## Passage shown
Start

FIG. 2 shows schematically another representation of a computer system according to some examples described herein;

FIG. 3 shows a schematic flow diagram of an example of a method of operation of a computer system according to examples described herein;

FIG. 4 shows a schematic flow diagram of an example of calculating a measure of likelihood; and

FIG. 5 shows a schematic flow diagram of another example of calculating a measure of likelihood.

DETAILED DESCRIPTION

In some examples described herein, a search engine is provided to enable searches through digital items to be carried out. The search engine may be for example a Web search engines, which enables human users (hereafter simply “users”) to search for specific content on the World Wide Web. In other examples, the search engine is used in other applications, for example to enable searches to be carried out on a personal computer (a “desktop search”), in a database, etc. The search results may be presented in the form of a list and are commonly called “hits”. Search engines help to minimize the time required to find information and the amount of information that must be consulted.

The digital items may contain only natural language textual content, may contain only non-natural language textual data, or may contain non-natural language textual data that is hosted side-by-side with natural language textual content within the digital item. Either way, the presence of both non-natural language textual data and natural language textual content in the data items presents a number of problems. Examples of non-natural language textual data include collections of measurements or calculations, be they scientific, engineering or financial, or computer programs or listings, or audio, image or video data that is encoded in a way that can be represented as text, etc. In all these scenarios, the non-natural language textual data can be represented in a way that is not immediately discernible (at least by known computer systems) from natural language text without a dictionary or perhaps lexical analysis, for instance if the data is represented with characters from the English alphabet with space separators at some frequency.

A user would normally not want to search for non-natural language items by their contents, and if a user receives a non-natural language item for a natural language query term, the item is likely to be regarded as “noise” and reduces the relevance and the precision of the search for the users. In addition, the presence of non-natural language text adds to the search engine overhead both in terms of the fixed cost per indexed items and the dynamic cost per searchable term (where “cost” can be measured in terms of for example processor time required to process the data). In addition, if these non-natural language items by chance contain popular terms (which may or may not be real words), they can artificially inflate the set of items returned for that term, while likely not actually being relevant to that term. What may appear as a natural language word may instead be some data representation that by chance was encoded to a symbol that happened to also be a natural language word.

Referring now to FIG. 1, this shows schematically an example of a computer system 10 with which one or more users 20 can interact via user computers 22 according to an example of the present disclosure. The computer system 10 has one or more processors 12, working memory or RAM (random access memory) 14, which is typically volatile memory, and persistent (non-volatile) storage 16. The persistent storage 16 may be for example one or more hard disks, non-volatile semiconductor memory (e.g. a solid-state drive or SSD), etc. The computer system 10 may be provided by one individual computer or a number of individual computers. The user computers 22 likewise have the usual one or more processors 24, RAM 26 and persistent storage 28. The user computers 22 can interact with the computer system 10 over a network 30, which may be one or more of a local area network and the Internet, and which may involve wired and/or wireless connections. Whilst the computer system 10 and the user computers 22 are shown as separate devices in FIG. 1, the computer system 10 may in other examples be implemented as a user computer such that the user simply interacts directly with the computer system 10.

End

## Data shown
Start

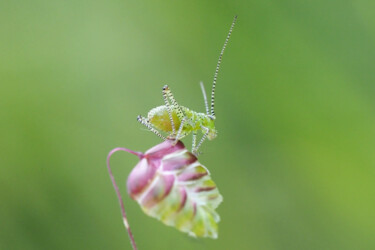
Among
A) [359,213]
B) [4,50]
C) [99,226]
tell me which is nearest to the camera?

End

## Tasks to perform
(1) In the search-engine text, what are search results presented as a list commonly called?
(2) Please mark each statement below yes or no according to the search-engine text, and quote the words of the text that decide it.
(a) The persistent storage 16 may be a solid-state drive.
(b) The computer system 10 is always a separate device from the user computers 22.
(c) The network 30 may involve wireless connections.

## Results for each task
(1) They are commonly called "hits."

(2)
(a) Yes: "non-volatile semiconductor memory (e.g. a solid-state drive or SSD)"
(b) No: "the computer system 10 may in other examples be implemented as a user computer"
(c) Yes: "which may involve wired and/or wireless connections"